## Your instructions
Only the lines from the one containing "Of person in" to the end of the entries should be written out, each exactly as it stands, both ends included.

[BEGIN Extracted information]

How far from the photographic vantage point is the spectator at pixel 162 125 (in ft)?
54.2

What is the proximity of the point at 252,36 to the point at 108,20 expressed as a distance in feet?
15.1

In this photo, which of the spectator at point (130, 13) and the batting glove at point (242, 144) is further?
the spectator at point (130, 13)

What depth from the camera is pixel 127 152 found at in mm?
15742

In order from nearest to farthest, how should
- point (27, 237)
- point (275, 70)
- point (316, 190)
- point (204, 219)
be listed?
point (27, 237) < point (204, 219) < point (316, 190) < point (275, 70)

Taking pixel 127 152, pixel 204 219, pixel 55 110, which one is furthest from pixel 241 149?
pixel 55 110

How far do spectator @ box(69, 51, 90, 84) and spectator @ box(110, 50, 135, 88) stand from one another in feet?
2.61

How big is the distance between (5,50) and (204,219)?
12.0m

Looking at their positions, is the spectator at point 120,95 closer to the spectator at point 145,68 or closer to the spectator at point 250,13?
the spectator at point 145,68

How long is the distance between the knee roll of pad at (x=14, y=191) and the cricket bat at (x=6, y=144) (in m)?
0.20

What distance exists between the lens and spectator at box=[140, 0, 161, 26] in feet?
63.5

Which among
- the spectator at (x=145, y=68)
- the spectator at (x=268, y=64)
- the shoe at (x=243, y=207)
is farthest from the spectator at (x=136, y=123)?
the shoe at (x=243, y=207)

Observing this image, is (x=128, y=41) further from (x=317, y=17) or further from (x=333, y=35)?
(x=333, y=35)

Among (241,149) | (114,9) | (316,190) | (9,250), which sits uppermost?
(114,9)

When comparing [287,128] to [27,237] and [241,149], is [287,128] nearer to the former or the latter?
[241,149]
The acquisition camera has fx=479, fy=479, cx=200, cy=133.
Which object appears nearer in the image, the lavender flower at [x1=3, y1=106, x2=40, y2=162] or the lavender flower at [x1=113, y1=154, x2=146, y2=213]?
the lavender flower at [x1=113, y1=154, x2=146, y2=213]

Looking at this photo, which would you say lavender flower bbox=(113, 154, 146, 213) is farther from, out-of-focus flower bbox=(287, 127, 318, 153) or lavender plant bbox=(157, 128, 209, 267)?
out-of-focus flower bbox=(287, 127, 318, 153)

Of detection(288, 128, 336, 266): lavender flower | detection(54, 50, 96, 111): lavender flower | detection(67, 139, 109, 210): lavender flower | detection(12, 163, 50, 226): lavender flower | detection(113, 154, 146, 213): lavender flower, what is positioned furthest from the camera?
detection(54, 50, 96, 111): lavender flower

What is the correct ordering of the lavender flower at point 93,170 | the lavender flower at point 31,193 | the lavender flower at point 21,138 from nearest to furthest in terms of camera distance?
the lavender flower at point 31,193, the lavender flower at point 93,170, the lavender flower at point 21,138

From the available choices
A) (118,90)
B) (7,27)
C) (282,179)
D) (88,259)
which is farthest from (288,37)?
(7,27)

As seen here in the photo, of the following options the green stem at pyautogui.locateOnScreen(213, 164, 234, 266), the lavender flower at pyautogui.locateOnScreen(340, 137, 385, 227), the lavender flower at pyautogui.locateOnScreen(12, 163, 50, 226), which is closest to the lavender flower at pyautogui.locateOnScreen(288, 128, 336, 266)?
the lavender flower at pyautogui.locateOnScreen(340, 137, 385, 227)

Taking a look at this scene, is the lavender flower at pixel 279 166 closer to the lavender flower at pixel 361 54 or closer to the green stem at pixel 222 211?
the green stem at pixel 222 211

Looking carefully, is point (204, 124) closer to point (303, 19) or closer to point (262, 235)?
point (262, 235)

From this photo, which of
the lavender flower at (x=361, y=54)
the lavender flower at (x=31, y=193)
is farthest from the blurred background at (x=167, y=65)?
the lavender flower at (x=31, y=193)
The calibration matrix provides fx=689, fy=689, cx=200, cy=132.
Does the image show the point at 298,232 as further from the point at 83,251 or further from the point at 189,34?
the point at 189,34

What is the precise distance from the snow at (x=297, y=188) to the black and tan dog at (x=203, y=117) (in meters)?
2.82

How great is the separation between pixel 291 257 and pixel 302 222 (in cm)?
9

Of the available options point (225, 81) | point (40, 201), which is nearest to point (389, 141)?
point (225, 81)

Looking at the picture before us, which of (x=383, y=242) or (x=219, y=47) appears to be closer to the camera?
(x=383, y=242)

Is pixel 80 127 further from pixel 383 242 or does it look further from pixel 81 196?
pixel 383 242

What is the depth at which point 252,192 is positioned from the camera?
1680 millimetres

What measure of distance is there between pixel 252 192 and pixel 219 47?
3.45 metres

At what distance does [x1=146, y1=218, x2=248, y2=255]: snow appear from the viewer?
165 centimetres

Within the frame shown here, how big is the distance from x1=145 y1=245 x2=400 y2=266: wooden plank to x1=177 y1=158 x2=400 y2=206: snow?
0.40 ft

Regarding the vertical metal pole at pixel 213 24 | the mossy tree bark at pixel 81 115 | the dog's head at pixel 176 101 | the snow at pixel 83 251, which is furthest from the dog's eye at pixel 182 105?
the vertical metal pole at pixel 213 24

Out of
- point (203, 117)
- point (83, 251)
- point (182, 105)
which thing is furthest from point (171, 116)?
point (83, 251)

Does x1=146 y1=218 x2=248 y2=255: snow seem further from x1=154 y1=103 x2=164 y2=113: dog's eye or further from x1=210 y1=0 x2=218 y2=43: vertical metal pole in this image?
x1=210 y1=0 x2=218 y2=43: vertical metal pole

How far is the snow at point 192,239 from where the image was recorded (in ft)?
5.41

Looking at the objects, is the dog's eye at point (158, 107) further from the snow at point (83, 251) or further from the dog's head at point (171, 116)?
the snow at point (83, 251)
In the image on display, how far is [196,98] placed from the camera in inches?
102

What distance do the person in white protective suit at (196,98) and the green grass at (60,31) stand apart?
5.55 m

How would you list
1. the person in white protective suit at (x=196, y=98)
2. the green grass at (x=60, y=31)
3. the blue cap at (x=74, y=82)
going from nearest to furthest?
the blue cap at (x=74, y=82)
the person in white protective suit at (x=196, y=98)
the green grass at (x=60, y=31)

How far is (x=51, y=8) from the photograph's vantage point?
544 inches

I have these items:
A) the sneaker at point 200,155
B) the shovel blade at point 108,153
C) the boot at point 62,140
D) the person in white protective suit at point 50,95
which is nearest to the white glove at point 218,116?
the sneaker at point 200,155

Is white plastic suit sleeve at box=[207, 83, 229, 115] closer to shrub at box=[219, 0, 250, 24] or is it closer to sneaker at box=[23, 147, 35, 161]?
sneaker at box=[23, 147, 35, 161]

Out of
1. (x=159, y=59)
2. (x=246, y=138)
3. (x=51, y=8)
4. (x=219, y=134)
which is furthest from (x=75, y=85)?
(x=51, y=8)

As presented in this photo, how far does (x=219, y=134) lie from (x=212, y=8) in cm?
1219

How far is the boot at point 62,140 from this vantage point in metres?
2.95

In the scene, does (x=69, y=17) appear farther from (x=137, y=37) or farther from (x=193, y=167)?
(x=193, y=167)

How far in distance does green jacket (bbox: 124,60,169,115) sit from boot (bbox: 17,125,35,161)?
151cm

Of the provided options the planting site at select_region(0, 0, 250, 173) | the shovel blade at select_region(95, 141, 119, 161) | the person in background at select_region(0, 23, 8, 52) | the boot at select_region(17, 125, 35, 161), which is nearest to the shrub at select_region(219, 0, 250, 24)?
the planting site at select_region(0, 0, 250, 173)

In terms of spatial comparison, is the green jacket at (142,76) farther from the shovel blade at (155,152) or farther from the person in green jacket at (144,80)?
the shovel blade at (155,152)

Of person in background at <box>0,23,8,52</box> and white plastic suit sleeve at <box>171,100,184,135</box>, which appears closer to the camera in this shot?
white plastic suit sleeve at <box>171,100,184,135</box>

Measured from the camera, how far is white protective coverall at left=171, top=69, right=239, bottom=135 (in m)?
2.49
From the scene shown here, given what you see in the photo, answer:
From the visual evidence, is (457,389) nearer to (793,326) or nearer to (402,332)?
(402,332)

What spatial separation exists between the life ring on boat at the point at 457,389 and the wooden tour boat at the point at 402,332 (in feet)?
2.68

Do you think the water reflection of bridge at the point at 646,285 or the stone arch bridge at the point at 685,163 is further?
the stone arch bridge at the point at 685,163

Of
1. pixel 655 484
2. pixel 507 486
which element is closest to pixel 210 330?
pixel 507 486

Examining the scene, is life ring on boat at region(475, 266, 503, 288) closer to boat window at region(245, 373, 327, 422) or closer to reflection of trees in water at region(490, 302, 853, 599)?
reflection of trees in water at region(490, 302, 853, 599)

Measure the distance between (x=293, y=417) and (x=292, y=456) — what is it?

[END Extracted information]

## Expected output
Of person in background at <box>0,23,8,52</box> and white plastic suit sleeve at <box>171,100,184,135</box>, which appears closer to the camera in this shot?
white plastic suit sleeve at <box>171,100,184,135</box>

Measured from the camera, how far is white protective coverall at left=171, top=69, right=239, bottom=135 (in m)?
2.49
From the scene shown here, given what you see in the photo, answer:
From the visual evidence, is (457,389) nearer to (793,326) or nearer to (402,332)?
(402,332)

What spatial separation exists between the life ring on boat at the point at 457,389 and the wooden tour boat at the point at 402,332 (in feet)?
2.68

Do you think the water reflection of bridge at the point at 646,285 or the stone arch bridge at the point at 685,163 is further?
the stone arch bridge at the point at 685,163

Of
1. pixel 655 484
2. pixel 507 486
which element is closest to pixel 210 330?
pixel 507 486

Examining the scene, is life ring on boat at region(475, 266, 503, 288) closer to boat window at region(245, 373, 327, 422) or closer to reflection of trees in water at region(490, 302, 853, 599)?
reflection of trees in water at region(490, 302, 853, 599)

Measure the distance between (x=293, y=417) and (x=292, y=456) — what is it?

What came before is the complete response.